Jane @ her office: orders "Database Systems: The Complete Book" ($95)
prompt user for credit ID;
get credit from database;
if credit >= 95 then
credit := credit - 95;
issue order to mail book;
if OK then put new credit into database (else handle error);
else print "sorry"
John @ his office: orders "A First Course in Database Systems" ($75)
prompt user for credit ID;
get credit from database;
if credit >= 75 then
credit := credit - 75;
issue order to mail book;
if OK then put new credit into database (else handle error);
else print "sorry"
Initial credit = $200
Ending credit = ???
Appears similar to concurrent programming problems (synchronization,
semaphores, etc.)
BUT: data not main-memory variables
Appears similar to file system concurrent access
BUT: want to control at smaller granularity
Also database may be distributed, replicated, etc.
- Safe: (1) From system failures (2) From malicious users
- Convenient: Simple commands to -- find a specific book,
list all books in a certain category and price range, generate an
order history, produce sales figures grouped by state, etc.
=> Also unpredicted queries should be easy
- Efficient: Don't search all files in order to -- get
price of one book, get all customers from northern California, get
bestselling books from last week
Massive data => DBMS's carefully tuned for performance
A DBMS is a Software System
- Buy or download, install, set up for particular application
- Available for PC's, workstations, mainframes, supercomputers
- Frequently used in conjunction with application
server or other middleware, or exposed as a web service
- Basic software infrastructure: (figure)
Major DBMS Products and Freeware
(Fewer vendors every year...)
- Oracle
- IBM: DB2, Informix
- Microsoft: SQL Server, Access
- Sybase
- MySQL
- Postgres
- Derby
All are "relational" (or "object-relational") database systems at
their core.
All commercial vendors also provide XML support, either
built-in or built-on-top.

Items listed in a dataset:
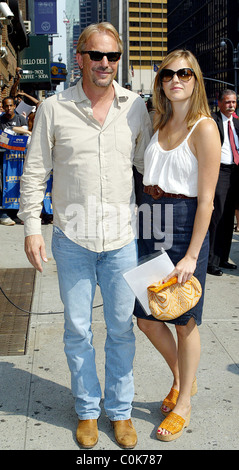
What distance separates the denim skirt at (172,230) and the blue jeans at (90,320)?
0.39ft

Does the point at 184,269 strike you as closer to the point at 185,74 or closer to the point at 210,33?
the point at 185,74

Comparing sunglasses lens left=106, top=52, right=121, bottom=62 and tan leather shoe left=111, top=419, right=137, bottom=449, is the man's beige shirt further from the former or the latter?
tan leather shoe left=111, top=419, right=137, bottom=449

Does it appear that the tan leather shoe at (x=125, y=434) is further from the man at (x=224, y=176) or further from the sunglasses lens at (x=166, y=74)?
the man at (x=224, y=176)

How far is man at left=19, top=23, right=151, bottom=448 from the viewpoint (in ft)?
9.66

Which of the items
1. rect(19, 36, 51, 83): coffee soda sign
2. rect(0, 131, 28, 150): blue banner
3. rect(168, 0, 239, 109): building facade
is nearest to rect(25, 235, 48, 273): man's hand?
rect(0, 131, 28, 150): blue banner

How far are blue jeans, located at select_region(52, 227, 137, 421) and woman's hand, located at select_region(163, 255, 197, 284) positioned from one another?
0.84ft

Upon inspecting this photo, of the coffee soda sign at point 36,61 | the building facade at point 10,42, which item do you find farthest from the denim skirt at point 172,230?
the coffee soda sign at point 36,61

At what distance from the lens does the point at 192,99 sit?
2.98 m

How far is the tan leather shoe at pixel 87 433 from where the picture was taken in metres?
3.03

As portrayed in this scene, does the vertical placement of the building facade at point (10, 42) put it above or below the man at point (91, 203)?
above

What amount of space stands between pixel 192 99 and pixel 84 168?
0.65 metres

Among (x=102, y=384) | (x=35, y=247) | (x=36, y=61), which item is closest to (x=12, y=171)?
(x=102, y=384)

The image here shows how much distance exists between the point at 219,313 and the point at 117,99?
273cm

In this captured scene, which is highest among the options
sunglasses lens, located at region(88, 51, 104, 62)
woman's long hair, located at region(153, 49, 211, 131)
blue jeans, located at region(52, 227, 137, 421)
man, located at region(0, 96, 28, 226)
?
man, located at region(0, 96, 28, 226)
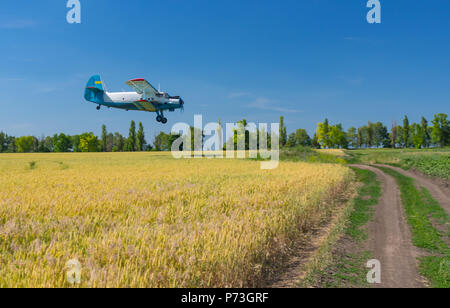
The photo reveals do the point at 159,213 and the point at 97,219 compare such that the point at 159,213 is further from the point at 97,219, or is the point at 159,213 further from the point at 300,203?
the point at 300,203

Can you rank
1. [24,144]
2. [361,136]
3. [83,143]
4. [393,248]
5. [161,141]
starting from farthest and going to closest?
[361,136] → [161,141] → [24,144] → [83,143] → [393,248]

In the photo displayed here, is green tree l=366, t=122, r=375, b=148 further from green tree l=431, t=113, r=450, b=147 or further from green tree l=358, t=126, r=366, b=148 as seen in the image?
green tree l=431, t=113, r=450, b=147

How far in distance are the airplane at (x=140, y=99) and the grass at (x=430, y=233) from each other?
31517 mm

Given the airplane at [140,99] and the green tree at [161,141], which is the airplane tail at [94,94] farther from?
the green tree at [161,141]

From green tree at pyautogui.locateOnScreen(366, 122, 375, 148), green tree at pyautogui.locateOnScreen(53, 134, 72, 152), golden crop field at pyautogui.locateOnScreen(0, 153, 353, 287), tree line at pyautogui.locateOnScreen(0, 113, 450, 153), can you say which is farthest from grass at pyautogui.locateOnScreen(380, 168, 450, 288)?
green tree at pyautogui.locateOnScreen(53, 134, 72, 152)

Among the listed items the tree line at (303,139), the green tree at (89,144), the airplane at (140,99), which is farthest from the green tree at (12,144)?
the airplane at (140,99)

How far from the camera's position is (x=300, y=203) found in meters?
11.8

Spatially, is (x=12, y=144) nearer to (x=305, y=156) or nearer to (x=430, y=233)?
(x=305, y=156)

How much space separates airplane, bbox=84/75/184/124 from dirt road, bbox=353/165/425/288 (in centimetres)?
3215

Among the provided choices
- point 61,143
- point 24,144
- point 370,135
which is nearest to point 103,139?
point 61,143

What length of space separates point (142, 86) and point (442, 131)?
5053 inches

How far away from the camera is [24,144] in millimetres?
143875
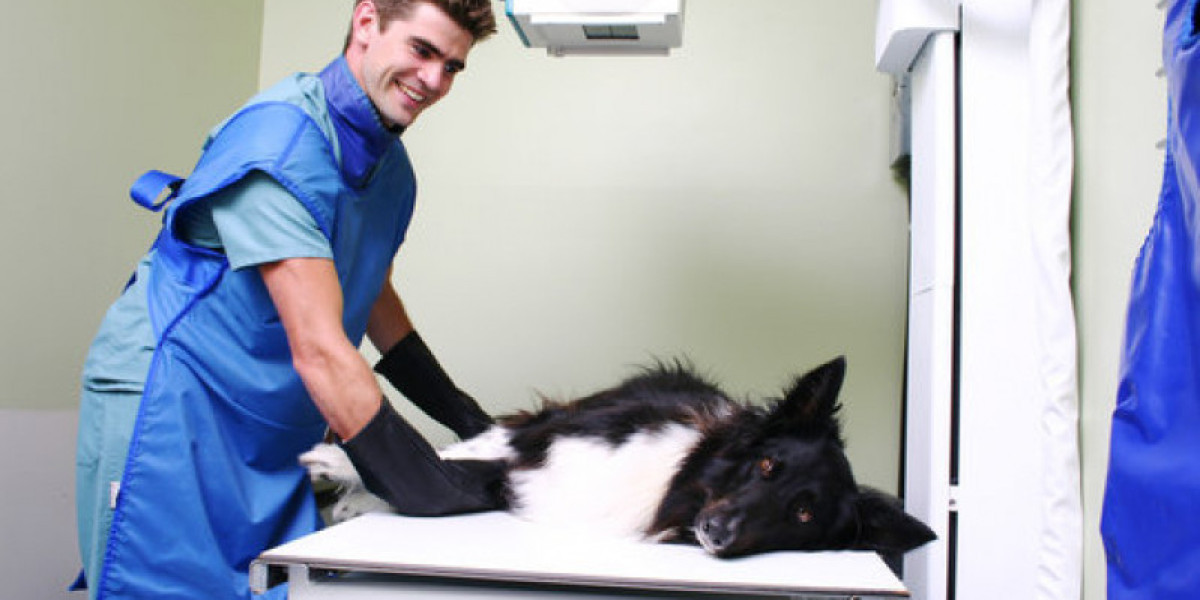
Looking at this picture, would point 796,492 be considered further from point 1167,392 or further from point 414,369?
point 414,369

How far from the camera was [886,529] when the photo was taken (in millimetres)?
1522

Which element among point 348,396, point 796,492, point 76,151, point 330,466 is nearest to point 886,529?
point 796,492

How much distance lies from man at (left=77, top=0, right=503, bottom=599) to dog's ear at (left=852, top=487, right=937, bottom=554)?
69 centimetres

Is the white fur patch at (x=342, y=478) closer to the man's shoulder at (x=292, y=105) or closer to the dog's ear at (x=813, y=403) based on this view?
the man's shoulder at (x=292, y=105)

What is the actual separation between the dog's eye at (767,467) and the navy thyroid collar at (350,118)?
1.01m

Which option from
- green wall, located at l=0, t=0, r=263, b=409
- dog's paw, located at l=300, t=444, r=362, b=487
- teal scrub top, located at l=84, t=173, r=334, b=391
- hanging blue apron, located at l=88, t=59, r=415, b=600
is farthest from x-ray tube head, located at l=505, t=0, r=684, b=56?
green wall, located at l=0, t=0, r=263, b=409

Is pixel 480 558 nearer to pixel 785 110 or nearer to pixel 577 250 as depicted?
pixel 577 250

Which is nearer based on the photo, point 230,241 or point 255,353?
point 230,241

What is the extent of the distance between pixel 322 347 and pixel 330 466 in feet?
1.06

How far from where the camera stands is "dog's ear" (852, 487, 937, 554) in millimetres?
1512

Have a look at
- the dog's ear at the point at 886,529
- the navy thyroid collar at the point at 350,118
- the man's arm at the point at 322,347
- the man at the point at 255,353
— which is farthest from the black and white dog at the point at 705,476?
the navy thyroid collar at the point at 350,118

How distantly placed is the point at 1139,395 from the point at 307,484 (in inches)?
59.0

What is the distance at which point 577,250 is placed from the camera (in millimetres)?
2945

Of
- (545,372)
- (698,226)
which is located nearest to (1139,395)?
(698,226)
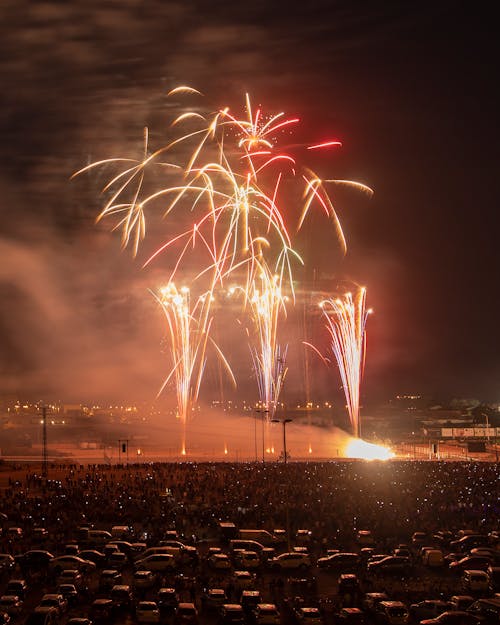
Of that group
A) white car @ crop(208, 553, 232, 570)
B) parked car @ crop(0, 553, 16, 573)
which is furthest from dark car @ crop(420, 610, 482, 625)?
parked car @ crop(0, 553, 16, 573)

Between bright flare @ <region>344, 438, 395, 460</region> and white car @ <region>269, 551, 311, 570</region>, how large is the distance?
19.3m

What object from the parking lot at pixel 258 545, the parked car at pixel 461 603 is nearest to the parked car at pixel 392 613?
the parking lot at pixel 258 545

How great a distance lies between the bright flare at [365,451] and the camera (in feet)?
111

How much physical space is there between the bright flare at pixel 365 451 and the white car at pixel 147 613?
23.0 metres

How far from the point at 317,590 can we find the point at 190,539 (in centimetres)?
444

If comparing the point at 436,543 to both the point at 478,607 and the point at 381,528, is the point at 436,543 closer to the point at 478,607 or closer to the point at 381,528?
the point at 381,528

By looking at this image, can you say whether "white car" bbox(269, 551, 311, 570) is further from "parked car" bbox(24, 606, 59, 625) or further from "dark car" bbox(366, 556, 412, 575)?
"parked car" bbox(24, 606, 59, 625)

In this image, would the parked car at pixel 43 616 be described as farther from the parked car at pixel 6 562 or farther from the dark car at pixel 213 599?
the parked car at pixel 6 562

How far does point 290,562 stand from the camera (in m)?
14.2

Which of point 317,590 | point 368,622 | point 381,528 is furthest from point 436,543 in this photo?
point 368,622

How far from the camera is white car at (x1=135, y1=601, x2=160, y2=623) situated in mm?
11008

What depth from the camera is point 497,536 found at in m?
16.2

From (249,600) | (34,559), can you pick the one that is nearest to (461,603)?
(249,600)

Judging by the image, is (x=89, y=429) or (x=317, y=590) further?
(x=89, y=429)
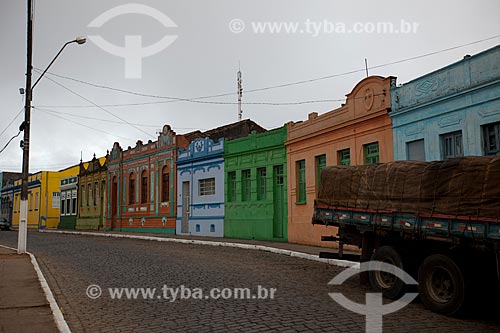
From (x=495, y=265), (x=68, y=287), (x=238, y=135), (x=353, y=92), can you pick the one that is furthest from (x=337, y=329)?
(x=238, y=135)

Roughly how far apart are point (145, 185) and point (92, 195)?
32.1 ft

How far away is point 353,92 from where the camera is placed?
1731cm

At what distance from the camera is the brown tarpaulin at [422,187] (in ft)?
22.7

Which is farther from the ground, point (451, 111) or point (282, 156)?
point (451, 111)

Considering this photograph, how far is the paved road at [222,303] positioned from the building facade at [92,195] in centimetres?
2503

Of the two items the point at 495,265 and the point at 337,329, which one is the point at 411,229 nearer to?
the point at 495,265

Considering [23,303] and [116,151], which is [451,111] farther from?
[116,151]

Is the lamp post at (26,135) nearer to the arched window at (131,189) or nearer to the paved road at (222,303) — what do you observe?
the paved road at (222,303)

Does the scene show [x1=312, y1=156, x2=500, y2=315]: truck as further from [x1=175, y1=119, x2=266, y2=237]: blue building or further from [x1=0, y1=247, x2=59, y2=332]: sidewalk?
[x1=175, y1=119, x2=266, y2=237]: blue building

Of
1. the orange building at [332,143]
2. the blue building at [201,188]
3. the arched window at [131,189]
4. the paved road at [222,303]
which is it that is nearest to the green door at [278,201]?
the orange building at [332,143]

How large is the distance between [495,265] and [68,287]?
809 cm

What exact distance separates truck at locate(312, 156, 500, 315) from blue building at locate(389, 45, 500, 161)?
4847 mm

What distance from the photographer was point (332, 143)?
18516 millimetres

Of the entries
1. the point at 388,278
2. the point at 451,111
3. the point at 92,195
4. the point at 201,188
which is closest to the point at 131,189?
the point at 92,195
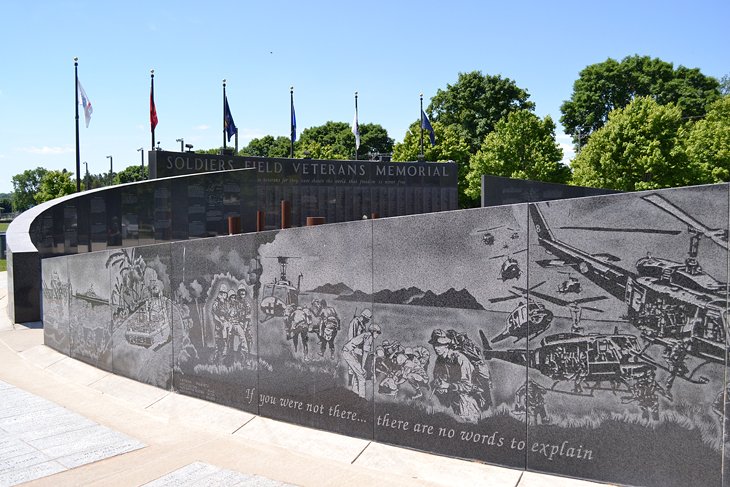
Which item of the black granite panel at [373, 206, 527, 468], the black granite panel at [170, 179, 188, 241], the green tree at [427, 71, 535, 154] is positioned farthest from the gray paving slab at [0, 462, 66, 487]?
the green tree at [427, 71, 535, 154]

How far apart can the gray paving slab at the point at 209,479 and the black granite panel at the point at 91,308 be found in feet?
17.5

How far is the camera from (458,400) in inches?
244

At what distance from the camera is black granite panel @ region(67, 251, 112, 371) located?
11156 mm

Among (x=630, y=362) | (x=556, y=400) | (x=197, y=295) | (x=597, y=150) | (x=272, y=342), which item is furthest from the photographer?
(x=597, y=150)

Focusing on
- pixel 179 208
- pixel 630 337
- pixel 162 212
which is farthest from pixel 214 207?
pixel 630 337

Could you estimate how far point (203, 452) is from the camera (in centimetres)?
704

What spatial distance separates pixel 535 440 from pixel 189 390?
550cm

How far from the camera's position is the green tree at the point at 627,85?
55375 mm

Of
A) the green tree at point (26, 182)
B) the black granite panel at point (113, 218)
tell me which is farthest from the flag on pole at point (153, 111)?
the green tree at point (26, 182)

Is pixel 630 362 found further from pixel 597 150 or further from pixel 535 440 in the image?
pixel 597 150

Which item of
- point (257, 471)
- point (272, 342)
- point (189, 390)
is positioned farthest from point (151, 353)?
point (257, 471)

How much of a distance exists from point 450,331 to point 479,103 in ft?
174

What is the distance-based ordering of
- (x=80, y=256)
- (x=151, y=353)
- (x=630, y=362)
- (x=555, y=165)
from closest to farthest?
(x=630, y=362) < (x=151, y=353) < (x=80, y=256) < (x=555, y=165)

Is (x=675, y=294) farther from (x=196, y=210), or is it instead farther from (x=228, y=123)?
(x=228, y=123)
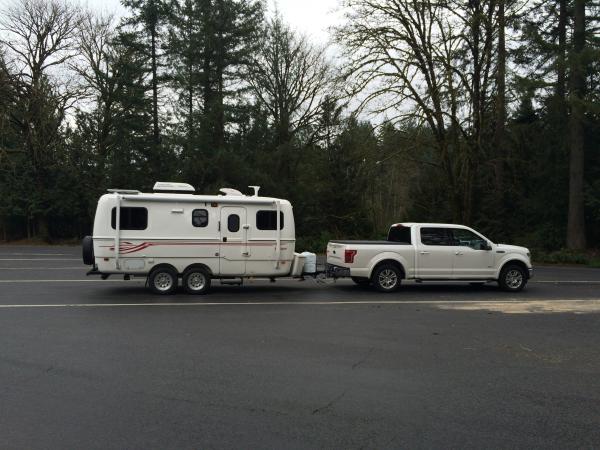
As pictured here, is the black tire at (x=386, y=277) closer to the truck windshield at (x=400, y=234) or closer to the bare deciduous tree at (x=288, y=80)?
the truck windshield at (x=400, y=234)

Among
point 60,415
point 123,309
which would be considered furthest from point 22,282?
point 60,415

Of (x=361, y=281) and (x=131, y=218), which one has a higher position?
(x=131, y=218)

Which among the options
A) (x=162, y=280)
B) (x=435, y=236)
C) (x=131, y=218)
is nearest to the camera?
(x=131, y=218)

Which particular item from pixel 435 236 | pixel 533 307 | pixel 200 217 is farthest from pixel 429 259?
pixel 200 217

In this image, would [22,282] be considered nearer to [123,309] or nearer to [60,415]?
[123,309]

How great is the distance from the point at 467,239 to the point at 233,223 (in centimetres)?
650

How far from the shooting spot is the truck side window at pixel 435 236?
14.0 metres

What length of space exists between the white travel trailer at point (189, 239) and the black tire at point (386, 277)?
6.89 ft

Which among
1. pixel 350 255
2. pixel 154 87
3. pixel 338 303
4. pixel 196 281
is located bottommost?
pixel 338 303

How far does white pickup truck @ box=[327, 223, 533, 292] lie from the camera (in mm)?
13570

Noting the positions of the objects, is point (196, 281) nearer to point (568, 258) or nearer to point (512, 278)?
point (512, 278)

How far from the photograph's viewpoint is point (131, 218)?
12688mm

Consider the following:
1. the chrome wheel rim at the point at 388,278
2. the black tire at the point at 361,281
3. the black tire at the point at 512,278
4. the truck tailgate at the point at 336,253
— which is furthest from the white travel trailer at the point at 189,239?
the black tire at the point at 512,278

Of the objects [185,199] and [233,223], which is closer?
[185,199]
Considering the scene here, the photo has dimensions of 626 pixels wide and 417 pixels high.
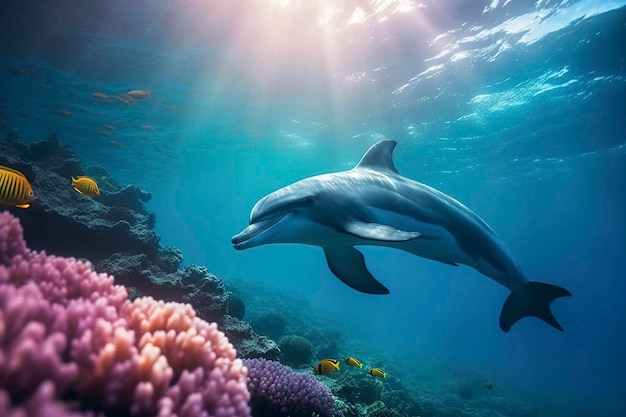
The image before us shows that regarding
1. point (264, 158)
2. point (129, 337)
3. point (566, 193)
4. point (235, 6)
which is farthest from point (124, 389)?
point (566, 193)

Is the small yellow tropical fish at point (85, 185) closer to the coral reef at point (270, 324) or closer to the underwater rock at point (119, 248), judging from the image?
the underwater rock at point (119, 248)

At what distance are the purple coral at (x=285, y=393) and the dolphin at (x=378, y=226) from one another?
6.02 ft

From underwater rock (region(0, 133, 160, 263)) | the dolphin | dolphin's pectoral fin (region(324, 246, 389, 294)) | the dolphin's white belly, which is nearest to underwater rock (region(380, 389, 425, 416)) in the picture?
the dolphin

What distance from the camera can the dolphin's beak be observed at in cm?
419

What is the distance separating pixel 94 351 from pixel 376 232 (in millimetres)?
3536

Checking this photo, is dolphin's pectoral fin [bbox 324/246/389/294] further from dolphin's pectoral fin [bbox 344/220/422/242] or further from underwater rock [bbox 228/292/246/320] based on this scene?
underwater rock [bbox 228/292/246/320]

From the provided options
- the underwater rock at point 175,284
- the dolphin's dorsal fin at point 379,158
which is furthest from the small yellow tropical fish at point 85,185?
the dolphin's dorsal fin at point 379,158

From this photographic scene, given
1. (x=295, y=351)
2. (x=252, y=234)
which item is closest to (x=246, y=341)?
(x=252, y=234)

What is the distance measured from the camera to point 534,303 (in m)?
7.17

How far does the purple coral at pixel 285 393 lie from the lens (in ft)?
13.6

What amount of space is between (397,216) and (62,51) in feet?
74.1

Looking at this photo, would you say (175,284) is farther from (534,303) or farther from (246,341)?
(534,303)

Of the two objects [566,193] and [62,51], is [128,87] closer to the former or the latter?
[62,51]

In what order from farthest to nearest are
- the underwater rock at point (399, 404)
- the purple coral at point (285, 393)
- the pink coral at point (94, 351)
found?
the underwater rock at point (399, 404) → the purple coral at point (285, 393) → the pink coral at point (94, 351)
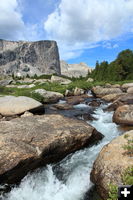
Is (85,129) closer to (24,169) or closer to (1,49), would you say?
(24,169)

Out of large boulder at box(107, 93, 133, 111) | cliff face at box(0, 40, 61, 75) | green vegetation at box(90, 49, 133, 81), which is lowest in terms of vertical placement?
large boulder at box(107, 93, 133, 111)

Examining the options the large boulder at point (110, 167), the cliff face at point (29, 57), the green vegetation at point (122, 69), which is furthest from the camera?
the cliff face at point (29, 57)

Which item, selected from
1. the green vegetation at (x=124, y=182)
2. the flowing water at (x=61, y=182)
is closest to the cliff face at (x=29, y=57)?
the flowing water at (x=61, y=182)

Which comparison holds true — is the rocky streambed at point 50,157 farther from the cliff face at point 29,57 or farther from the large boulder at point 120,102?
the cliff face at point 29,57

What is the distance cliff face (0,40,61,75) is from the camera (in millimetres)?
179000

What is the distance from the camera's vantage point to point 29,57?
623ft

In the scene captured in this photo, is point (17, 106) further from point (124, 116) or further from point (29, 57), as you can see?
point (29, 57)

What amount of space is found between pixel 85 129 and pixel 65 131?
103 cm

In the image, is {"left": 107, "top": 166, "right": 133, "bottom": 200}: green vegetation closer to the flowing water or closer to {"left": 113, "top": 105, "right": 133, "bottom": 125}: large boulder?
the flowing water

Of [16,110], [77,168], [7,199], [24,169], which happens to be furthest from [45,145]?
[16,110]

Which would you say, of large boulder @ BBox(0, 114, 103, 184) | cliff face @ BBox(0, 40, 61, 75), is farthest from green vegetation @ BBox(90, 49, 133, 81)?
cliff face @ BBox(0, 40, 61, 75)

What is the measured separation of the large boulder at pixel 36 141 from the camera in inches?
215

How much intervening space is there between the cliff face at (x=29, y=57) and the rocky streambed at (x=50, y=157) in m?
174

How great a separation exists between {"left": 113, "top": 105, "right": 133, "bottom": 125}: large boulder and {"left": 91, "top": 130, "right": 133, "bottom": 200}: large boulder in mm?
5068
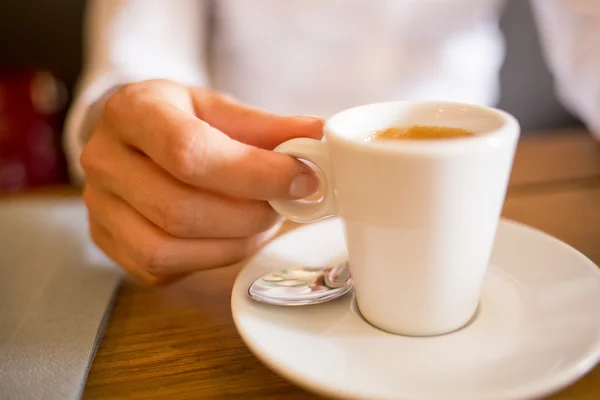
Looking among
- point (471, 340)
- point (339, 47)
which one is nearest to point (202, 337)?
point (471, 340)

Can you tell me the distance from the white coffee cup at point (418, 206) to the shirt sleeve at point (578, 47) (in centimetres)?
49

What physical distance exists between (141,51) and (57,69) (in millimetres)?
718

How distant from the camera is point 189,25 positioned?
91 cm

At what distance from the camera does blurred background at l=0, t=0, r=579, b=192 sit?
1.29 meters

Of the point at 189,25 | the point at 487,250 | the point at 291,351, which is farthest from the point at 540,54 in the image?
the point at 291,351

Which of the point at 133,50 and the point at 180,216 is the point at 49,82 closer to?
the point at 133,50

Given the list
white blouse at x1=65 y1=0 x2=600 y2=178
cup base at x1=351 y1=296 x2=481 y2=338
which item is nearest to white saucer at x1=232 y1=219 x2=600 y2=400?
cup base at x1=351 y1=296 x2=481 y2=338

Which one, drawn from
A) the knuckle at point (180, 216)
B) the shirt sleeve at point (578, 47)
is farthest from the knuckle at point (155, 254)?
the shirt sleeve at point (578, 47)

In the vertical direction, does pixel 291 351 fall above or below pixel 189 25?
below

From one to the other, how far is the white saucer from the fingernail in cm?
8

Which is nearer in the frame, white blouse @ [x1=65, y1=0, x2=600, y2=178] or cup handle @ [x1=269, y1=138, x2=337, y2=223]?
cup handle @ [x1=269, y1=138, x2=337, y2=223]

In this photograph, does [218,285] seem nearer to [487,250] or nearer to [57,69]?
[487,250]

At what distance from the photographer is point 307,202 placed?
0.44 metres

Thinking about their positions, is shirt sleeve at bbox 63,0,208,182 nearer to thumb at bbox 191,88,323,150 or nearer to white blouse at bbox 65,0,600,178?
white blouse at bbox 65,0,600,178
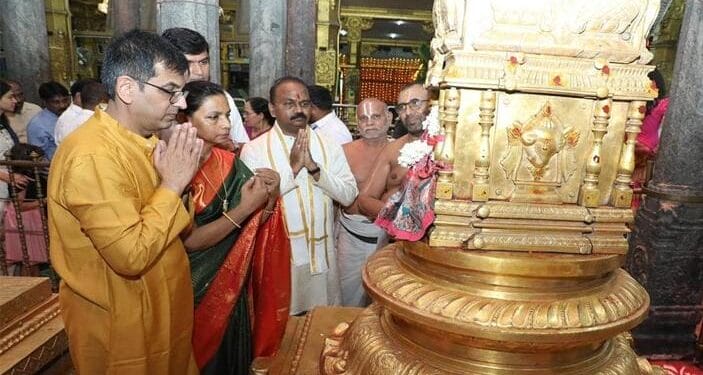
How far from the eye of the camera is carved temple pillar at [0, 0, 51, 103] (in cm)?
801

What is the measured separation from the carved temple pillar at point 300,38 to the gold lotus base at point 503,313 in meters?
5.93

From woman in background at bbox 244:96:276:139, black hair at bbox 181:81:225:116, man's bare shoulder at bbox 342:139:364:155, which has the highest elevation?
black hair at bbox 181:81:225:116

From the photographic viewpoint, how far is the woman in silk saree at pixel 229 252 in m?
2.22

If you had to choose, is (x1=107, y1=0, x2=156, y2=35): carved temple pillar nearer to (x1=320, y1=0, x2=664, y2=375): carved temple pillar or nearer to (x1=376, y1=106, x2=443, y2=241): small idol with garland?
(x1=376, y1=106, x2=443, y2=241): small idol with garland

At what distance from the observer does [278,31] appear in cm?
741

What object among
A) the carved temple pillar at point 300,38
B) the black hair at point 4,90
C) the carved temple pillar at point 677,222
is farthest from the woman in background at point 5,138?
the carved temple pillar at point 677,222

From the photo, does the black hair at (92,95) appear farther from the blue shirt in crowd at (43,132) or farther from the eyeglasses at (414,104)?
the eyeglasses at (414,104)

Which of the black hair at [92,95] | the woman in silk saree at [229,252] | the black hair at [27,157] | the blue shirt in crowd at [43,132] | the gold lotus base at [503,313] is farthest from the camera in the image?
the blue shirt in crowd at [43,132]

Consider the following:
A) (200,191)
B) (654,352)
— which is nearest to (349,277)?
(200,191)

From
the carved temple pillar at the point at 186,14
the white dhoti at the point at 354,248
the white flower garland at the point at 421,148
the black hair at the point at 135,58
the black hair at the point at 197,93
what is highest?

**WORK INSTRUCTION 1:**
Copy the portion of the database notes starting at "Initial credit = $200" and ending at "distributed, replicated, etc.".
**WORK INSTRUCTION 2:**
Which two products do the database notes list under Microsoft?
**WORK INSTRUCTION 3:**
Go on with the database notes from the point where they stop.

**TASK OUTPUT 1:**
Initial credit = $200
Ending credit = ???
Appears similar to concurrent programming problems (synchronization,
semaphores, etc.)
BUT: data not main-memory variables
Appears similar to file system concurrent access
BUT: want to control at smaller granularity
Also database may be distributed, replicated, etc.

**TASK OUTPUT 2:**
SQL Server and Access.

**TASK OUTPUT 3:**
Terminology and Basic Ideas
Data model
- Describes conceptual structuring of data stored in database
- Example: data model is set of records. E.g., records
might each have student-ID, name, address, courses, photo
- Example: data is XML document. E.g., document might
contain list of books with ISBN numbers as ID's, titles and author
names as subelements
- Example: data is graph. E.g., nodes might represent
cities, edges represent airline routes
Schema versus data
- Schema describes how data is to be structured -- defined at set-up
time, rarely changes (part of the "metadata")
- Data is actual "instance" of database, may change rapidly
- Compare to types and variables in programming languages
Data Definition Language (DDL)
- Commands for setting up schema of database
(add box to basic software infrastructure)
- Process of designing schema can be complex, may use design methodology
and/or tool
(add box to basic software infrastructure)
Data Manipulation Language (DML)
- Commands to manipulate data in database:
RETRIEVE, INSERT, DELETE, MODIFY
- Also called "query language"
People
- DBMS implementor: builds system (245, 346)
- Database designer: establishes schema (145)
- Database administrator: loads data, keeps whole thing running (145)
- Database user: queries/modifies data (145)
Less Traditional Database Applications
- Stock monitoring, air traffic, telecom call records, network and
system monitoring: real-time data streams, historical data and
queries, "active" database
- Distributed, heterogeneous databases: collaborative design,
medical information systems, data warehousing, comparison shopping,
"querying the Web"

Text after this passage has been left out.